興収80億円を超えた、藤原竜也と松山ケンイチの競演作

藤原竜也さんと松山ケンイチさんが激しい演技バトルを繰り広げた大ヒット作といえば、実写映画『デスノート』とその完結編『デスノート the Last name』(ともに2006年)です。平成「ガメラ」三部作で特撮ファンをうならせた金子修介監督が、大場つぐみ(原作)&小畑健(作画)両氏のベストセラーコミックを映画化。犯罪者のいない理想の世界を目指す主人公・夜神月(やがみ・らいと)を藤原さん、頭脳明晰な名探偵・Lを松山ケンイチさんが演じています。興収は2作合わせて、80億円を超えています。
二部作が大成功を収めたことで、人気マンガの実写映画化ブームに火がつくことになりました。藤原さんは『カイジ 人生逆転ゲーム』(2009年)もヒットさせ、『るろうに剣心 京都大火編』(2014年)での悪役・志々雄も話題となりました。L役で一躍ブレイクした松山さんは、コメディ映画『デトロイト ・メタル・シティ』(2008年)やSF映画『GANTZ』(2011年)などでも大活躍することになります。
2023年4月2日(日)、9日(日)の19時からBS12の「日曜アニメ劇場 特別編」にて2週連続で放映される『デスノート』『デスノート the Last name』の見どころ、そして大ヒットした要因を探ります。
カメレオン俳優ぶりを発揮した松山ケンイチ
名前を書かれた者は死ぬことになる死神のノート「デスノート」を、大学生の夜神月(藤原竜也)が拾ったことから物語は始まります。警視庁の捜査官である夜神総一郎(鹿賀丈史)を父に持つ夜神月は、強い正義感の持ち主です。法律で裁けない犯罪者たちの名前を「デスノート」に書き込み、次々と殺害していきます。世間では一連の事件を「キラ事件」と呼び、「キラ」信者たちが現れるようになります。
捜査本部は「キラ」の手がかりがどうにもつかめません。犯罪分析に優れた、世界的な名探偵・L(松山ケンイチ)が捜査に加わります。「キラは内部関係者」とLは推理し、夜神月に疑いの目を向けるのでした。夜神月とLとの壮絶な頭脳戦が展開されていきます。
4月2日放映の『デスノート』の見どころは、やはり松山ケンイチさんのカメレオン俳優ぶりでしょう。二次元上のキャラクターだったLを、松山さんはビジュアルはそっくりに、プラス人間味を持たせて演じています。捜査に全神経を集中させるあまり、いつも猫背で、服装は白の長袖Tシャツ&ジーンズに裸足というルーズな姿です。甘い物が大好きで、ドーナツやバームクーヘンを串刺しにして食べるシーンは松山さんのアイデアだったそうです。

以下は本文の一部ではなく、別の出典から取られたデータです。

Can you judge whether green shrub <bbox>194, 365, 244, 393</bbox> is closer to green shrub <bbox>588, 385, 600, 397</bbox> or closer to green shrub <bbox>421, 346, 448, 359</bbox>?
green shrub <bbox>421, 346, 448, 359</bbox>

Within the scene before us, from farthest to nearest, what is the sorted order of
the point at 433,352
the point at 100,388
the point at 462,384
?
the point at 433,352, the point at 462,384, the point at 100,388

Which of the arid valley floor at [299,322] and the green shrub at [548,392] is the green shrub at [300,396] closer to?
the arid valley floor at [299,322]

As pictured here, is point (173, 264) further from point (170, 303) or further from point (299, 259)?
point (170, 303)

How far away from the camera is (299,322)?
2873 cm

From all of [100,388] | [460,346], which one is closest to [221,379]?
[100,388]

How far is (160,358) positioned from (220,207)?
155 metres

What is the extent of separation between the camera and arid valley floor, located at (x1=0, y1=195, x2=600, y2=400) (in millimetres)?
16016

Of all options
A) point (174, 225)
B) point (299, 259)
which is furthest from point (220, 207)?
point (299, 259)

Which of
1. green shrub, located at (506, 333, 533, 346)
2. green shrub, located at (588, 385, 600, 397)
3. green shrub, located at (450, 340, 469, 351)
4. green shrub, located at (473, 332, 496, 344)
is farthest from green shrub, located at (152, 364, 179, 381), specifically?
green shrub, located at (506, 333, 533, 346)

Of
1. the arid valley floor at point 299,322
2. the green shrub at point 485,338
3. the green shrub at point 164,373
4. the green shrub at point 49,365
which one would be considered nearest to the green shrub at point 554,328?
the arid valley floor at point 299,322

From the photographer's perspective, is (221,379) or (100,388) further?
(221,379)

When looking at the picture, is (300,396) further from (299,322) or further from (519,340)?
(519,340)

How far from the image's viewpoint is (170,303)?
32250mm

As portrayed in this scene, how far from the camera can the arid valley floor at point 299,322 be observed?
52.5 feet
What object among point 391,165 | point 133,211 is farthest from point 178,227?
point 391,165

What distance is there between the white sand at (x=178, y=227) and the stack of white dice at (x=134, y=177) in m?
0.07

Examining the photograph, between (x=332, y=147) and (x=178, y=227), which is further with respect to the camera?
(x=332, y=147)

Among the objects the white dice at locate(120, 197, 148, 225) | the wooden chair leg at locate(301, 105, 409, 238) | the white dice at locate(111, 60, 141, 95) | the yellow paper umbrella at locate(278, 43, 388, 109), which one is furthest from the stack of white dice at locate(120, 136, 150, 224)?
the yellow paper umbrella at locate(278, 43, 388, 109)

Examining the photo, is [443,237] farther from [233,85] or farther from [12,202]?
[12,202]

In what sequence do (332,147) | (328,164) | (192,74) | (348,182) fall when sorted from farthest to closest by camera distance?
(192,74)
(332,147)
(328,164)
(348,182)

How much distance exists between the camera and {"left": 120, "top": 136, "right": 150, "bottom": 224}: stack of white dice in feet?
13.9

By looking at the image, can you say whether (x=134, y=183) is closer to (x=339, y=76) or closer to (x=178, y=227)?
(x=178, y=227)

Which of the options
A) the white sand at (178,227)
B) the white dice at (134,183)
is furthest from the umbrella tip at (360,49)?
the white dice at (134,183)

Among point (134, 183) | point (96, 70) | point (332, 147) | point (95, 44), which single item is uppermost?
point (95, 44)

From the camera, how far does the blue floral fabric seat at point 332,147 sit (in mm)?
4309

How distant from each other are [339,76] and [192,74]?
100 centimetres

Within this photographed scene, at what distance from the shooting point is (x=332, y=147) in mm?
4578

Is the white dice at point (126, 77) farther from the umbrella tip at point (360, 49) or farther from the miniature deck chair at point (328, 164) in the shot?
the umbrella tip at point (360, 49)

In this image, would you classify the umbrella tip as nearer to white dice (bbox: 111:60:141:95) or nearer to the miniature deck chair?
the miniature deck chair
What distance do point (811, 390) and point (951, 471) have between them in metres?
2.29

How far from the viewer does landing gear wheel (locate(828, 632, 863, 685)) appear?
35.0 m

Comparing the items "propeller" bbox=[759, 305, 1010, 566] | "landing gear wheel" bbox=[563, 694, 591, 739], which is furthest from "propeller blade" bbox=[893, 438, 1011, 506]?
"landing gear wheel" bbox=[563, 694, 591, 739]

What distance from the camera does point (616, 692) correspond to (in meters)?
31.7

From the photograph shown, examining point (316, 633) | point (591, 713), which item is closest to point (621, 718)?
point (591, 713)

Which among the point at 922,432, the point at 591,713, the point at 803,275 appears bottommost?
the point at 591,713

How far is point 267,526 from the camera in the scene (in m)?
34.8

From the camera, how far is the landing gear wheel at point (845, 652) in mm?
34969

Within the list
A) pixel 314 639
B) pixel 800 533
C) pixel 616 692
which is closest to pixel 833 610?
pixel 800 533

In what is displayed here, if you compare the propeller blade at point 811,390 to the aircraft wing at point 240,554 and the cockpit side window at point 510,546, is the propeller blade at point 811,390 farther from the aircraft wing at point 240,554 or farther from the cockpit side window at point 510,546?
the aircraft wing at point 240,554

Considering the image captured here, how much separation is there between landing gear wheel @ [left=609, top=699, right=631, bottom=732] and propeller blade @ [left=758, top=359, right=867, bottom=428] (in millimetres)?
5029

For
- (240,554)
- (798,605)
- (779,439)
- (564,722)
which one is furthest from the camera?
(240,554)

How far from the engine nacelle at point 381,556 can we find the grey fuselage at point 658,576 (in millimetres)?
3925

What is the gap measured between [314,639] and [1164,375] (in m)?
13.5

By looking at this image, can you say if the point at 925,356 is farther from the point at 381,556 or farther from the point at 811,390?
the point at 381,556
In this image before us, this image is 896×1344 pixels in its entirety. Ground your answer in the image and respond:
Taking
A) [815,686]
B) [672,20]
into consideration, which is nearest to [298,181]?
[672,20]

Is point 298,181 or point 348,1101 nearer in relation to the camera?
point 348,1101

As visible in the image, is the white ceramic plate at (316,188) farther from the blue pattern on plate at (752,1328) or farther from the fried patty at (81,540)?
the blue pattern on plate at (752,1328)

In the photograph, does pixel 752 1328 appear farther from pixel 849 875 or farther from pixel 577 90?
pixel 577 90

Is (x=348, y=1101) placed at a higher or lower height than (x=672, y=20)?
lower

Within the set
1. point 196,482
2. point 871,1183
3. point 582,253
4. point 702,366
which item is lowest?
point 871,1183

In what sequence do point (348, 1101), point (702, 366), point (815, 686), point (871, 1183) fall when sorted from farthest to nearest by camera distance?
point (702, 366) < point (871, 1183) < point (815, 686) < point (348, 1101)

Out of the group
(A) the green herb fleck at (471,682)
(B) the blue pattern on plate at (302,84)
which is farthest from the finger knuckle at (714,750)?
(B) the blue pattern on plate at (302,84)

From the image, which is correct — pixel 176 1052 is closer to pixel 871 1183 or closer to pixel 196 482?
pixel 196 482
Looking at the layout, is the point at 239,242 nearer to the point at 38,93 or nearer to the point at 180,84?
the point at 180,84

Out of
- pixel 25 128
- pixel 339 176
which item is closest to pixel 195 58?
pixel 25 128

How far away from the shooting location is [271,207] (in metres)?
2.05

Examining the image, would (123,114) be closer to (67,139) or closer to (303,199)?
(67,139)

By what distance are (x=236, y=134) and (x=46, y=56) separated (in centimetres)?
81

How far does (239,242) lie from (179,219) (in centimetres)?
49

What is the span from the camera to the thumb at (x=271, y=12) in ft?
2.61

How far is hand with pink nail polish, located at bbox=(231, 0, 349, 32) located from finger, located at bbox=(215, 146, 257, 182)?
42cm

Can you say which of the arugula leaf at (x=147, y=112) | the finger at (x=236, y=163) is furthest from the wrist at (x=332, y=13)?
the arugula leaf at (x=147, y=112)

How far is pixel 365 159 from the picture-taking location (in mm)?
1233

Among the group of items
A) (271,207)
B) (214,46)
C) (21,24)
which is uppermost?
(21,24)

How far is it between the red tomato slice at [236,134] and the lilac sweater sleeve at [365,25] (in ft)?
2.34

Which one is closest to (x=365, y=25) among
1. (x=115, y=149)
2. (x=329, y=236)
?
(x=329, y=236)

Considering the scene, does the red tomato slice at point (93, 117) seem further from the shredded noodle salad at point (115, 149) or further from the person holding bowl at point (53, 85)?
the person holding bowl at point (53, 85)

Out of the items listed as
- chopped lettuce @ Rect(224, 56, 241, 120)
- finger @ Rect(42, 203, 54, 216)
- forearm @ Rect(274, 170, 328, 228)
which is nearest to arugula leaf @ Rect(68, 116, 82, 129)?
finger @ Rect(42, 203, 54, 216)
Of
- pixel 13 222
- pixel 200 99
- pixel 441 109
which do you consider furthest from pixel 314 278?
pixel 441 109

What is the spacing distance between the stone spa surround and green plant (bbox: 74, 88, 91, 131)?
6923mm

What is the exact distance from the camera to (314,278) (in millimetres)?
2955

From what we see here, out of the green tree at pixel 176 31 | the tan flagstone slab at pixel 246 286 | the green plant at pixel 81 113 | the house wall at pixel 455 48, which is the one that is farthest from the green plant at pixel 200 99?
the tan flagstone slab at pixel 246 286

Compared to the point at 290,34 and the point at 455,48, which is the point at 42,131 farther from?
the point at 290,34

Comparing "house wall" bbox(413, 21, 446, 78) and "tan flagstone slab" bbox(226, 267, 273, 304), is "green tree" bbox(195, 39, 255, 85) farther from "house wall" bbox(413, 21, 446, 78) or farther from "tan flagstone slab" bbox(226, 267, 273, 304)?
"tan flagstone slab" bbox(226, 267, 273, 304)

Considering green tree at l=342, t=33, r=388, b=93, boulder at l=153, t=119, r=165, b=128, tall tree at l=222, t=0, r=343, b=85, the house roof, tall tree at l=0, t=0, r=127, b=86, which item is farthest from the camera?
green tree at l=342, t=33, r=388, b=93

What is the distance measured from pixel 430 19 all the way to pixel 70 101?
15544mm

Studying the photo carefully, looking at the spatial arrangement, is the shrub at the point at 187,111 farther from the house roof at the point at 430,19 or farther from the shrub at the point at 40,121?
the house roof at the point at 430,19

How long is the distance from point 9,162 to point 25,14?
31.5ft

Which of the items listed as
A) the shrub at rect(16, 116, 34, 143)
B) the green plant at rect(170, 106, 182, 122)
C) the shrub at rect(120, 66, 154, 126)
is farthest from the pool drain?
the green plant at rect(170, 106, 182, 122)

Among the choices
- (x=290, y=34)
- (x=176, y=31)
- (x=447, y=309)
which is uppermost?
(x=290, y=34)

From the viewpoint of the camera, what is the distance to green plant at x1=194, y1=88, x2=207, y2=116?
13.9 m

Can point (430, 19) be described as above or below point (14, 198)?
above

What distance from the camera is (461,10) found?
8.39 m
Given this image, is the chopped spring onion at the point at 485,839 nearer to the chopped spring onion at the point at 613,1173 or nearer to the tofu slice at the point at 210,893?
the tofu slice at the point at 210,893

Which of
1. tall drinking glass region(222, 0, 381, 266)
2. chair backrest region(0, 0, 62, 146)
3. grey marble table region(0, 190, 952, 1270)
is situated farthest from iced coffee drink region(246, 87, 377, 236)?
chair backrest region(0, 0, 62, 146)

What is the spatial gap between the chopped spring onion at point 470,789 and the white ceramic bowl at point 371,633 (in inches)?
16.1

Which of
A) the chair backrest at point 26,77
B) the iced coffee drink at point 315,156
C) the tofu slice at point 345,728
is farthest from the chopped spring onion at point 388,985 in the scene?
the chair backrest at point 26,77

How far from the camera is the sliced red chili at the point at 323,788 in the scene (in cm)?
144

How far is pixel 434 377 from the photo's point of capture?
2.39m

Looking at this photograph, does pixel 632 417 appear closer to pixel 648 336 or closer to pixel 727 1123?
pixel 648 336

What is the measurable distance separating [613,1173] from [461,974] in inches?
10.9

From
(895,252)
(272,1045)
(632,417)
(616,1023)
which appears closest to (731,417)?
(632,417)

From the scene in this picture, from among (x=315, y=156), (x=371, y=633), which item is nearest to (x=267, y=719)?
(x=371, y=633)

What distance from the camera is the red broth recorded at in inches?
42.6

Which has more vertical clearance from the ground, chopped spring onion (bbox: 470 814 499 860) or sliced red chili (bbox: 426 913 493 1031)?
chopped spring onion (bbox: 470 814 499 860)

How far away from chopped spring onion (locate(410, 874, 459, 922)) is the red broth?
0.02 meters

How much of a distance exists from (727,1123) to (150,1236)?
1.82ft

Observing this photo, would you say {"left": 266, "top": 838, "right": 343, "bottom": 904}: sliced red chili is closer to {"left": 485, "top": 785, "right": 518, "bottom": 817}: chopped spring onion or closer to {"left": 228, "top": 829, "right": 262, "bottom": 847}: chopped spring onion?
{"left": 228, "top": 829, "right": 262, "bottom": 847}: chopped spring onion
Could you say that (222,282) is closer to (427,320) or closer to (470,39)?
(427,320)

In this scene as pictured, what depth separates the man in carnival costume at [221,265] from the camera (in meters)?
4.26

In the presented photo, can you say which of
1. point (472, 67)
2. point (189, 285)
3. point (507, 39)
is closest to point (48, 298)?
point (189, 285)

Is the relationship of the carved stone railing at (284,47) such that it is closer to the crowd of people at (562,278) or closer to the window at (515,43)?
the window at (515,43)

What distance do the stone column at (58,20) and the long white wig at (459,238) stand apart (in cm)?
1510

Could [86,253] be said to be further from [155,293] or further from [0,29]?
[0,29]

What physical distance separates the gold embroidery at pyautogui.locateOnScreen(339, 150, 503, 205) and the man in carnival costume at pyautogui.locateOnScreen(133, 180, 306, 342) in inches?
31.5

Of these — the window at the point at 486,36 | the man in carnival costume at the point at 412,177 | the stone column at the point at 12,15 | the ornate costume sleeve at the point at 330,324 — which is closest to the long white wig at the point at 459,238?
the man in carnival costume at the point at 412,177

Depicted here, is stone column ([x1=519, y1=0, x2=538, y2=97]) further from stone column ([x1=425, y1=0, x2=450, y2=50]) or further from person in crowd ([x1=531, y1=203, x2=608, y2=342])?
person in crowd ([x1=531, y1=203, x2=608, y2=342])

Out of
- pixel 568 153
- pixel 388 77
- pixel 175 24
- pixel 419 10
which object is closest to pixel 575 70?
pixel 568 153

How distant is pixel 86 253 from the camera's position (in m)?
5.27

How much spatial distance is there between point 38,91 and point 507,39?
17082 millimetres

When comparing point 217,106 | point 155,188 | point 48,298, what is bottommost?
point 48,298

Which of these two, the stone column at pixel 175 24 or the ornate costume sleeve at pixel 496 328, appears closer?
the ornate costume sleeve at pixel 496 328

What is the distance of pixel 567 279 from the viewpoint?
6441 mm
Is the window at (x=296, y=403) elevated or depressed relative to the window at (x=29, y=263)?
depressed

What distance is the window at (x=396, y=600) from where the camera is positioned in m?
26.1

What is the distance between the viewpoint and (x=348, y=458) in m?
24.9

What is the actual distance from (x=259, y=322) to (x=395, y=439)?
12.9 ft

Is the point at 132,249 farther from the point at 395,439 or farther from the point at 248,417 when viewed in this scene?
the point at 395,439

松山さんの熱心な役づくりと藤原さんのクールさが、とても対照的です。そこに3DCGで描かれた死神のリューク(VC:中村獅童)が絡み、原作コミックの世界観と実写映画としてのリアルさとを絶妙のさじ加減で融合させています。マンガの実写化に定評のある金子監督の演出のうまさが光ります。